Na ausência disso, provavelmente veremos mais do que vimos no passado – comandantes russos lançando soldados recentemente mobilizados, inadequadamente treinados e mal equipados em combates difíceis. E apoiados por artilharia massiva e fogos de foguetes (supondo que eles possam manter o suprimento de projéteis de artilharia e foguetes), para obter ganhos incrementais, dispendiosos e esmagadores – com, talvez, um avanço limitado ocasional.
E tudo isso acontecerá enquanto aguardamos a ofensiva ucraniana que será lançada na primavera ou no verão, com forças ucranianas muito mais bem treinadas, mais bem equipadas e mais capazes.
Bergen: Como o próximo estágio da guerra será diferente do primeiro ano?
Petraeus: Haverá vários novos recursos este ano, mais significativamente as capacidades adicionais do lado ucraniano: tanques ocidentais e veículos de combate de infantaria; munições de maior alcance e precisão para os HIMARS (sistemas de foguetes de artilharia de alta mobilidade) fornecidos pelos EUA, que permitirão ataques precisos de até 150 quilômetros (o dobro do alcance da atual munição de precisão); sistemas adicionais de defesa aérea de vários tipos; defesas aéreas aumentadas e veículos blindados adicionais com rodas, bem como enormes quantidades de munição adicional de todos os tipos.
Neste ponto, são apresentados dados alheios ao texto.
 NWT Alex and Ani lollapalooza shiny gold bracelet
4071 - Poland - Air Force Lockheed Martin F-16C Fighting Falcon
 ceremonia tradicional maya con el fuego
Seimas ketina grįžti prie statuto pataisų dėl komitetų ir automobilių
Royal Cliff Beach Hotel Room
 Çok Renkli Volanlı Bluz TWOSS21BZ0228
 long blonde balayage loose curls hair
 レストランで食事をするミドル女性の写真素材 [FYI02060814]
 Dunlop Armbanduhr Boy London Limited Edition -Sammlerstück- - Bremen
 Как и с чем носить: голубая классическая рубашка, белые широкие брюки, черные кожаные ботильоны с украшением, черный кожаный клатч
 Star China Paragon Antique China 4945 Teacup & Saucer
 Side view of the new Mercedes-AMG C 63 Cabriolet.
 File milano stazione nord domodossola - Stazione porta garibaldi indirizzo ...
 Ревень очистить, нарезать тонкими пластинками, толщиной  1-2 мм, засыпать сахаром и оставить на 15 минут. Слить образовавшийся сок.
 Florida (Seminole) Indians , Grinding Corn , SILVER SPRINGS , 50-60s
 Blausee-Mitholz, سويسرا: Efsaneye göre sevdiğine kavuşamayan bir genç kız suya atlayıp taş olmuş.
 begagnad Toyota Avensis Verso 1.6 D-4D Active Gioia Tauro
Além disso, acredito que veremos forças ucranianas que são muito mais capazes do que os russos em alcançar o tipo de efeitos de armas combinadas que descrevi anteriormente e que, assim, permitem operações ofensivas muito mais eficazes e podem desequilibrar algumas das defesas russas. Podemos não ver tudo isso, no entanto, até a primavera ou mesmo o verão, dada a quantidade de tempo necessária para as forças ucranianas receberem e treinarem nos novos tanques ocidentais e outros sistemas.
Enquanto isso, além da ofensiva russa que mencionei anteriormente, temo que também veremos ataques russos adicionais à infraestrutura ucraniana com mísseis e foguetes russos, bem como com drones fornecidos pelo Irã – o que ressalta a importância de fazer tudo o que pudermos para restringir ainda mais as indústrias de armas russas e também as do Irã.
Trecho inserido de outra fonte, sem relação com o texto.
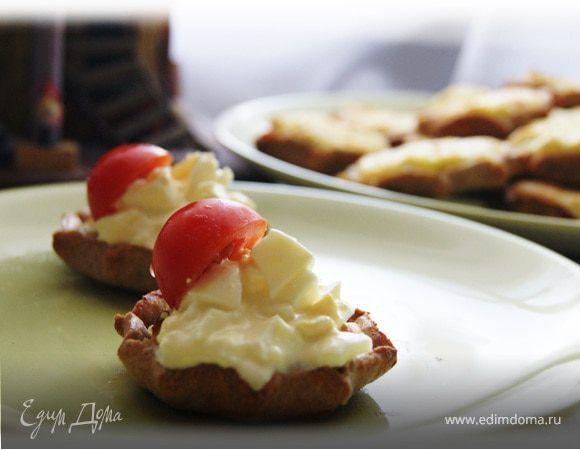 Эти милые пирожки являются традиционным блюдом финской кухни. Родом они из провинции Pohjois-Karjala, граничащей с русской Карелией. Отличительной особенностью этих пирожков является то, что в их с...
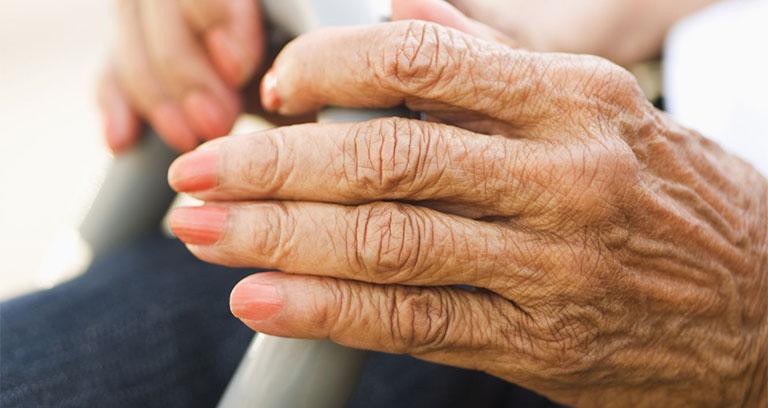 Đau khớp ngón tay giữa
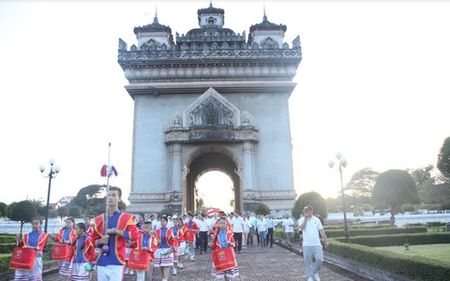 Lao to chuc di bo vi suc khoe ky niem 50 nam thanh lap ASEAN - Anh 2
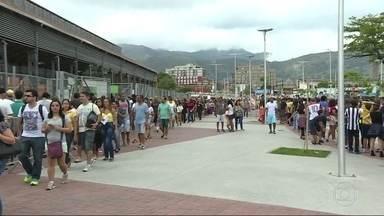 Sábado de competições Paralímpicas, no estádio do Engenhão - O público chegou cedo e enfrentou fila pra entrar no Engenhão.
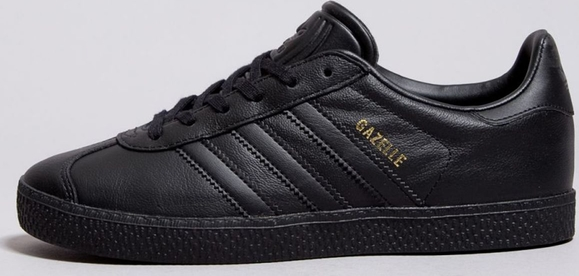 0eb78f46167a8 Czarne trampki Adidas w sportowym stylu z płaską podeszwą niskie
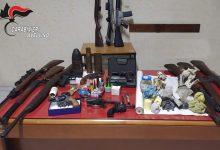 San Michele di Serino| Bomba carta davanti al bar, due arresti e sequestro di armi ed esplosivi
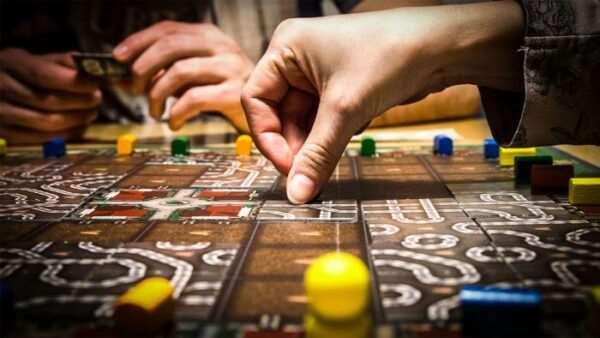Настольные игры – очевидная польза и развлечение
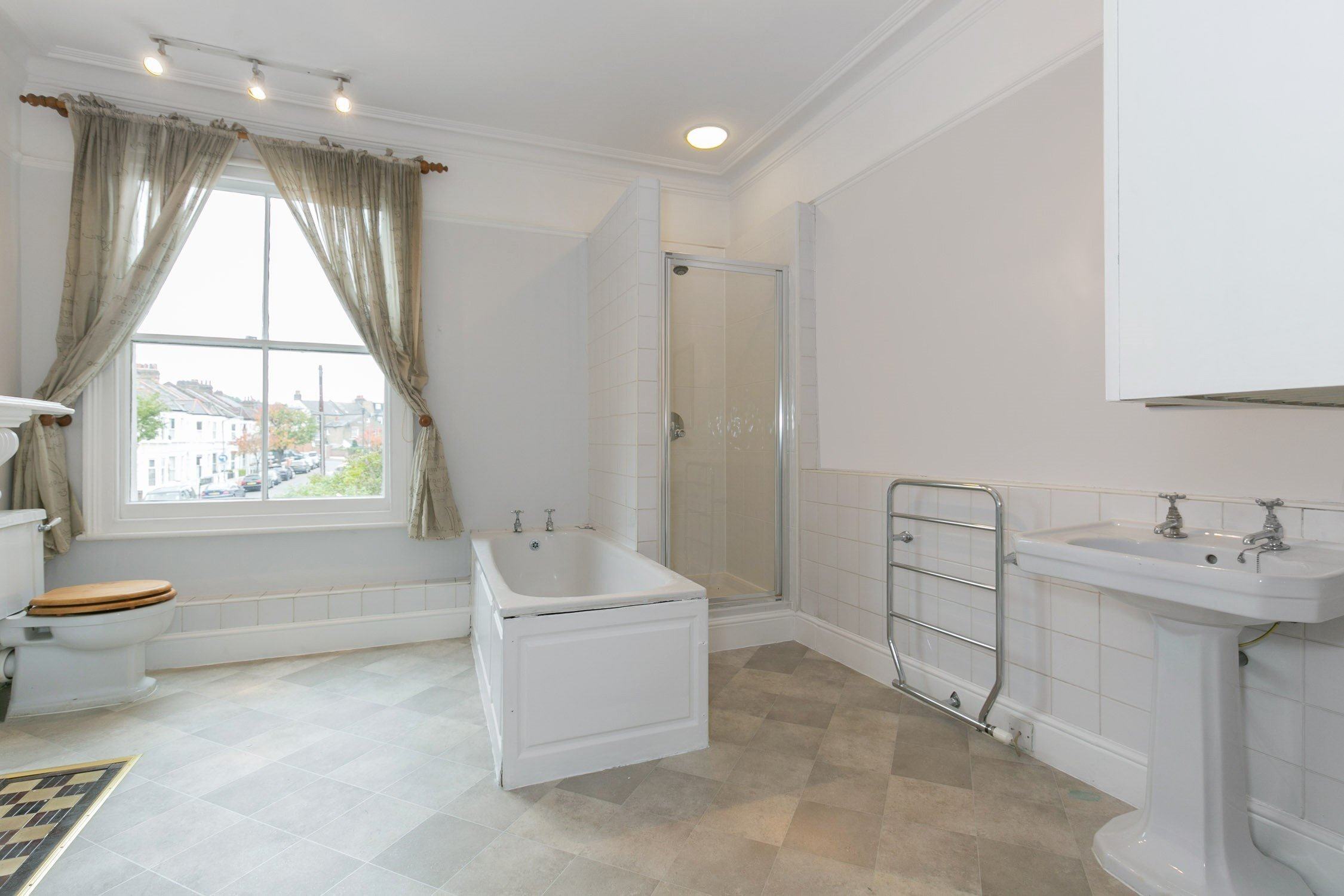 Best Portico 5 Bedroom House Recently Let In Balham Sainfoin With Pictures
Bergen: Em 2003, no início da Guerra do Iraque, você fez uma famosa pergunta retórica: “Diga-me como isso termina?” Pela guerra na Ucrânia: como isso termina?
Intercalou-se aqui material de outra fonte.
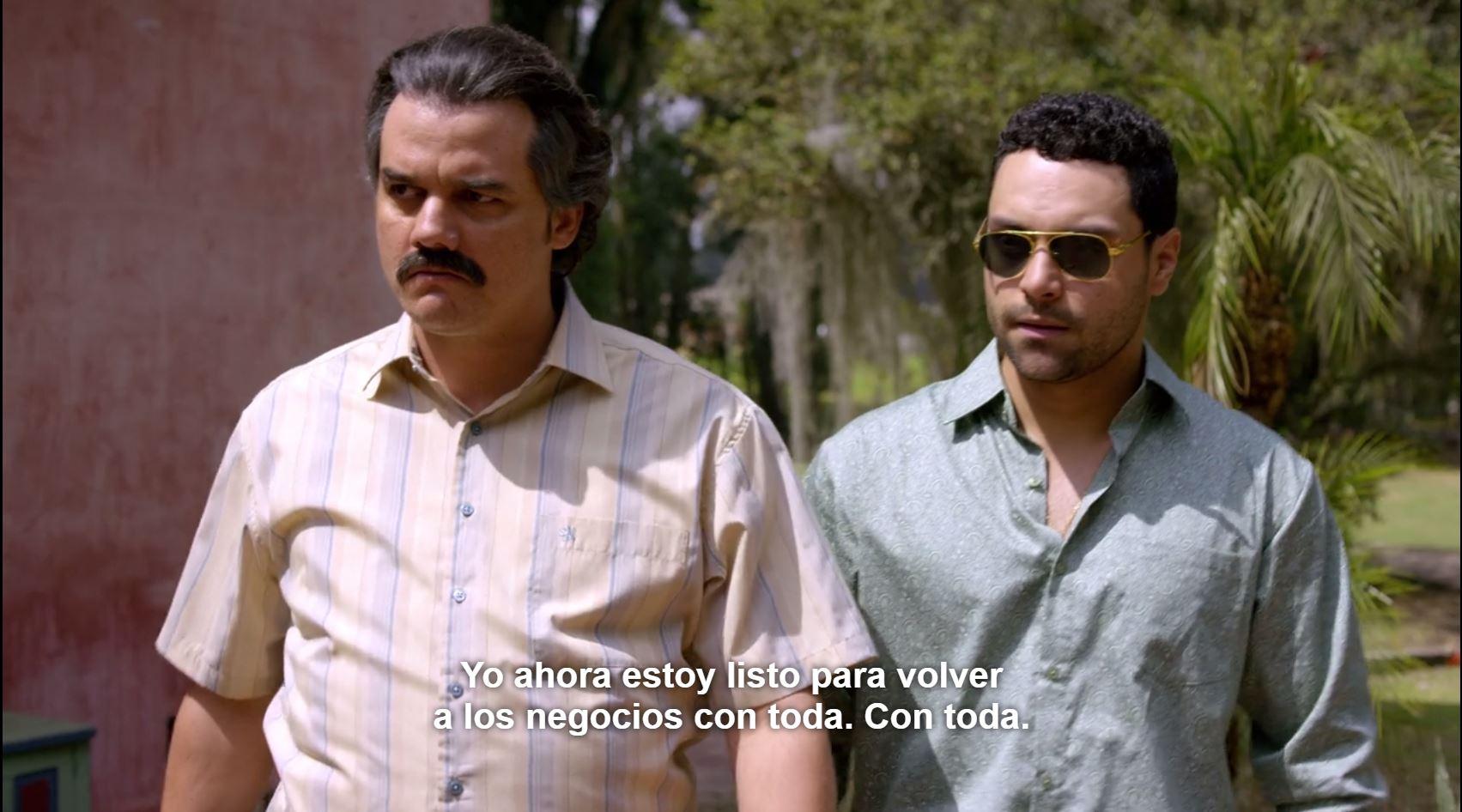 Pablo Escobar y su cuñado Carlos Henao, durante una escena de la serie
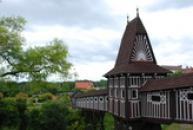 Dřevěný krytý most na zámecké zahradě.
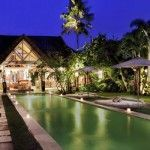 Located in very strategic Seminyak area, a fresh Villa complex which is only about less than 10 minutes walk to the famous Kudeta beach restaurants and Seminyak beach has to offer.  http://www.balilookvillas.com/villa-massilia/
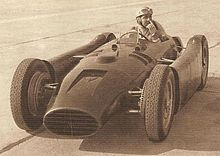 Photo d'Alberto Ascari sur Lancia D50 en test en 1954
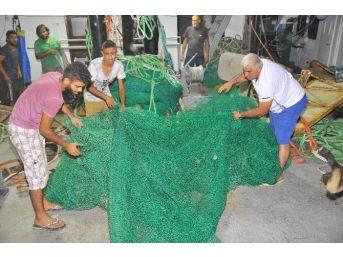 İzmirli Balıkçılar 80 Kilometrelik Fırtınada 'vira Bismillah' Dedi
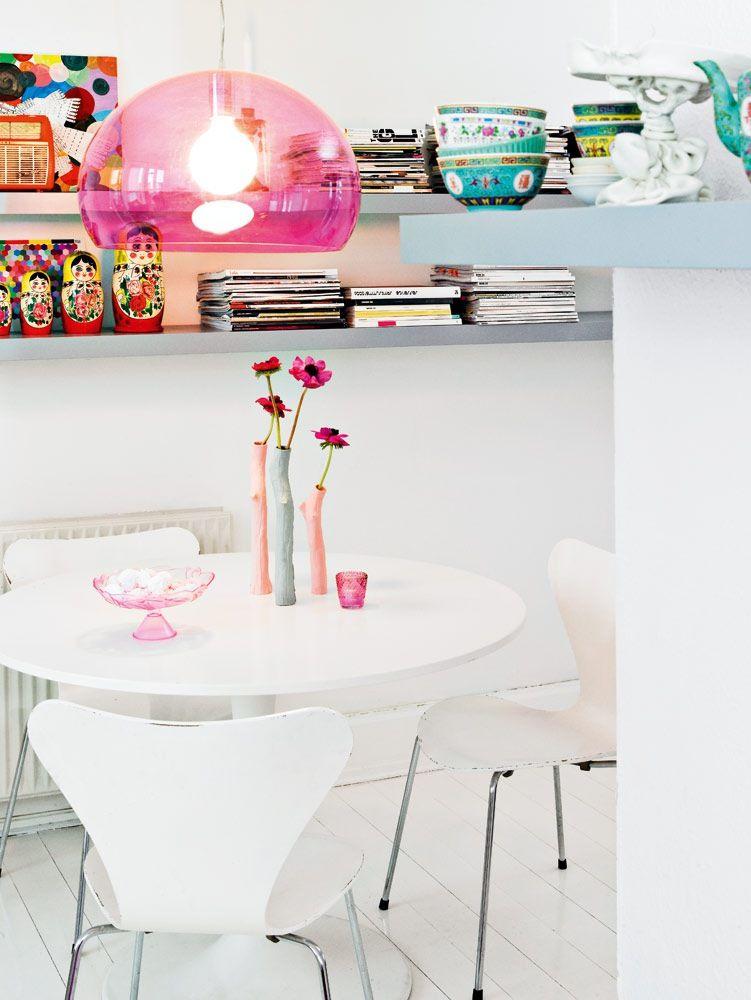 Casinha colorida: Home Tour escandinavo: retrô em pink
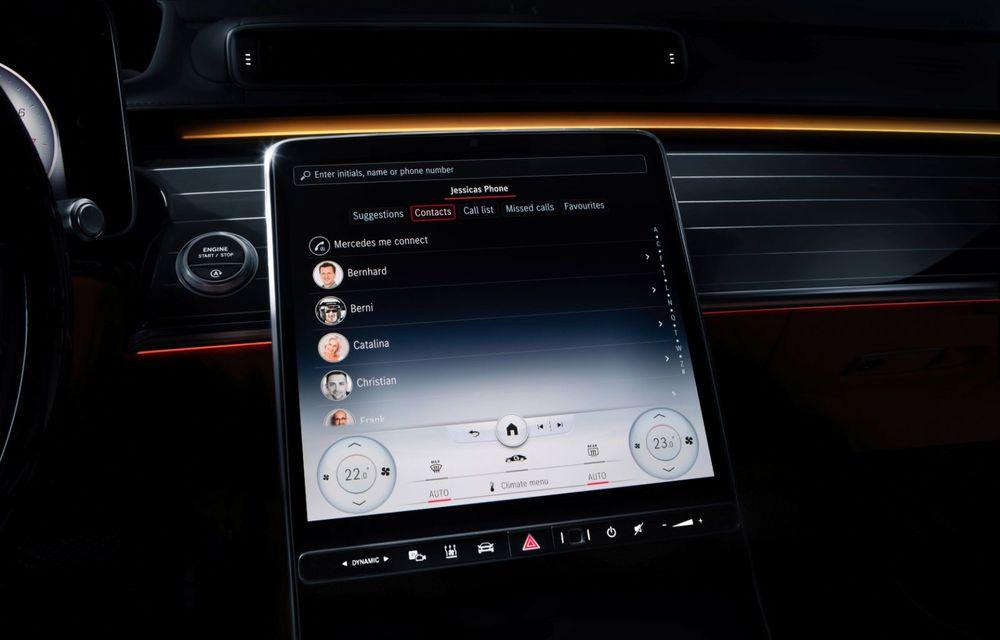Primele imagini cu interiorul viitorului Mercedes-Benz Clasa S: vârful de gamă va putea fi comandat cu 5 ecrane și va avea instrumentar de bord 3D - Poza 5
Petraeus: Acho que termina em uma resolução negociada, quando Putin reconhece que a guerra é insustentável tanto no campo de batalha (onde a Rússia no primeiro ano provavelmente sofreu muitas vezes as perdas que a URSS sofreu em quase uma década no Afeganistão) quanto no a frente doméstica (que foi fortemente impactada por sanções econômicas, financeiras, econômicas e pessoais e controles de exportação).
Além disso, quando a Ucrânia atingir os limites de sua capacidade de resistir a ataques de mísseis e drones, obtém um plano semelhante ao Marshall (desenvolvido pelos EUA e G7) para ajudar a reconstruir o país e obtém uma garantia de segurança rígida (seja membro da Otan ou, se isso não é possível, uma garantia de coalizão liderada pelos EUA).
Uma garantia de segurança será fundamental para permitir o sucesso do esforço de reconstrução e atrair investimentos externos.
*Nota do editor: Peter Bergen é analista de segurança nacional da CNN, vice-presidente da New America e professor de prática na Arizona State University.